# Sino ang nagtext sa akin? Sabihin mo ang pangalan



## ashley441

hi...
excuse me...
can some one help me traslate a sentence...

i dont know what it means...

sino 2ang nag tx saakin sabihin mo ang pangalan

i think its spanish but im not sure


----------



## ILT

ashley441 said:


> *H*i.
> *E*xcuse me.
> *C*an some one help me traslate a sentence*?*
> 
> *I* don*'*t know what it means.
> 
> sino 2ang nag tx saakin sabihin mo ang pangalan
> 
> *I* think it*'*s *S*panish but *I'*m not sure*.*


Hi Ashley:

Welcome to the forum. I've rescued your question from a thread dedicated to a different question. Here in WR we open ONE thread for EACH word of phrase with which help is requested, as this helps us maintain the order in the forum.

Please note that this forum is not a chat board but a place where we all come to learn, and therefore the proper use the language is enforced, including the proper use of capitalization, puntuation marks and interrogation/exclamation marks.

Again welcome

ILT/Mod


----------



## suso26

Definitivamente no es espanol. /It's not spanish...


----------



## Edwin

ashley441 said:


> sino 2ang nag tx saakin sabihin mo ang pangalan




It may be Tagalog (spoken in the Philippines)  

I found on the web that *Anong pangalan mo?* means "*What is your name?*" in Tagalog. 
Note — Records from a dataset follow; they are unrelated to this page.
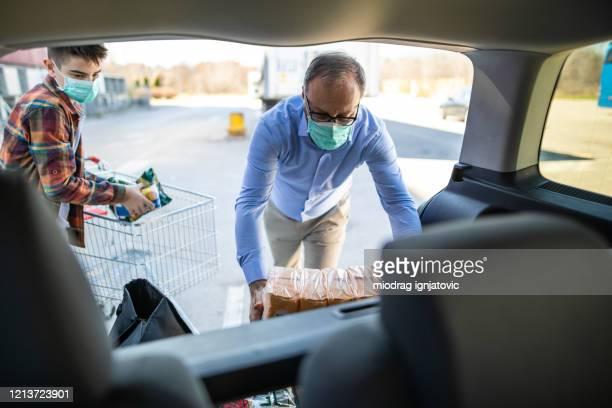 son and father with surgical masks packing groceries from supermarket in car trunk - car trunk stock pictures, royalty-free photos & images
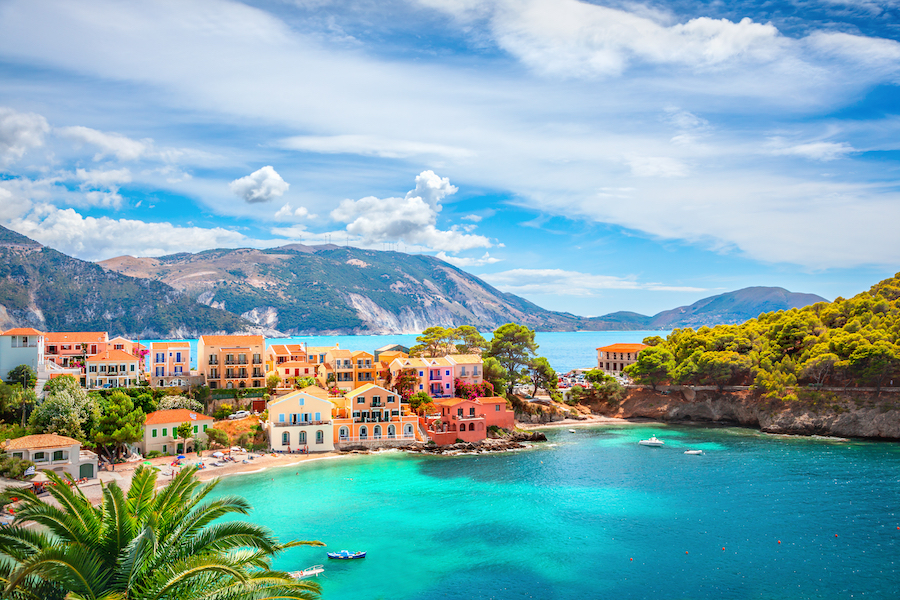 Colourful village with blue water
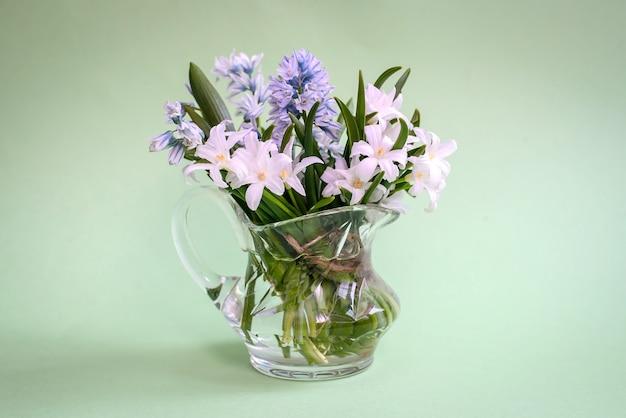 Букет белых весенних цветов в маленькой стеклянной вазе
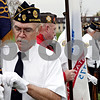 Rob Winner – rwinner@daily-chronicle.com<br /> Honor guard member Wes Lundsberg puts on a pair of white gloves before a service at the St. Mary Cemetery in DeKalb on Thursday October 29, 2009.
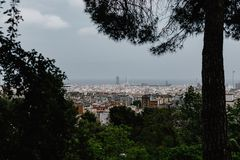Barcelona skyline through a park. Barcelona`s skyline through an opening of trees in a park stock photo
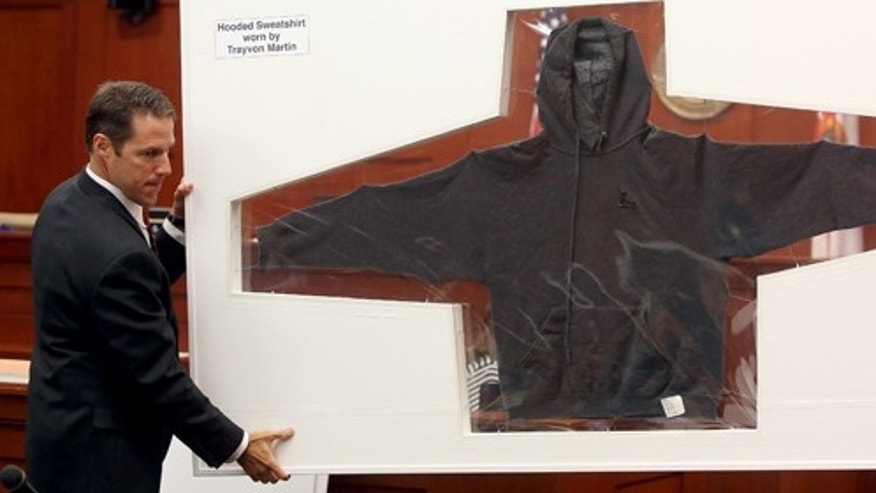 Assistant state attorneys John Guy, left, and Bernie de la Rionda, right, display the hooded sweatshirt worn by Trayvon Martin the night he was shot by George Zimmerman during Zimmerman's trial in Seminole County circuit court, in Sanford, Fla., Wednesday, July 3, 2013. Zimmerman is charged with second-degree murder in the fatal shooting of Trayvon Martin, an unarmed teen, in 2012. (AP Photo/Orlando Sentinel, Jacob Langston, Pool)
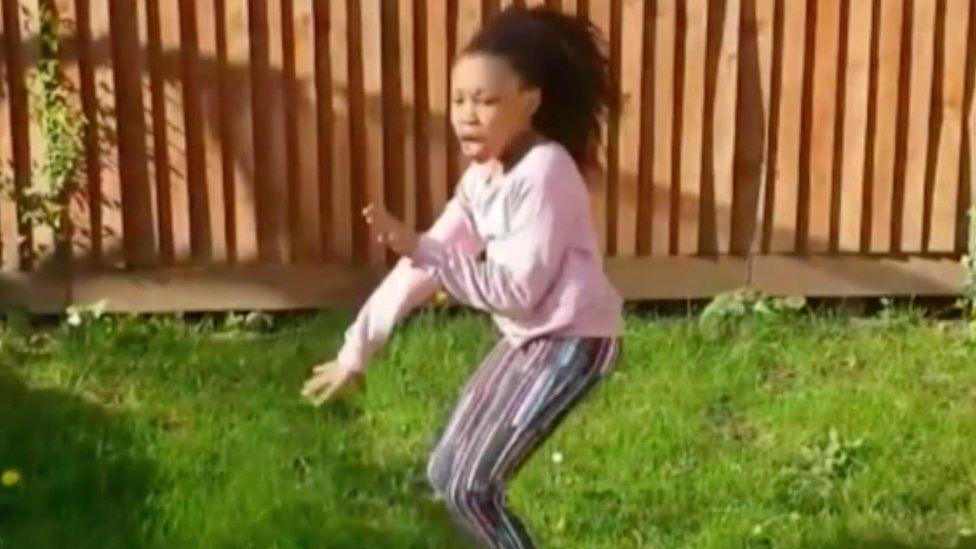 Girl dancing in a garden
Try posting your question in the Culture forum.  I suggest you give the entire sentence as subject title. You also may want to explain where you got it.


----------



## lenujan

@Edwin, estás correcto. Soy de filipinas y entiendo la frase.
Es en Filipino (el idioma oficial) coloquial, y la verdad es que está mal escrita.

*sino 2ang nag tx saakin - Sino ang nagtext sa akin?* _¿Quién me mandó el SMS?_ 

*sabihin mo ang pangalan* - _Dime el nombre. (de la persona que le mandó el SMS)_ 

Espero que te sirvas.


----------



## Wacky...

Sino ang nagtext sa akin? = *Who sent me a message (SMS)?*

Sabihin mo ang pangalan. = *Tell me his/her/the name.*

hi ashley,

The translation above is correct and here is its English version.


----------



## Cracker Jack

lenujan said:


> @Edwin, estás correcto*tienes raz**ón*.
> Soy de f*F*ilipinas y entiendo la frase.
> Está en Ff*ilipino (*más bien tagaló) (el idioma oficial) coloquial, y la verdad es que está mal escrita.
> 
> *sino 2ang nag tx saakin - Sino ang nagtext sa akin?* _¿Quién me mandó el SMS?_
> 
> *sabihin mo ang pangalan* - _Dime el nombre. (de la persona que le mandó el SMS)_
> 
> Espero que te sirvas.


 
Hi len. Hope you don't mind the corrections. Espero que no te importen las correcciones. Saludos.

*Sino ang nagtext sa akin? -* Who texted me?/sent me sms?
*sabihin mo ang pangalan* - Tell me the name.


----------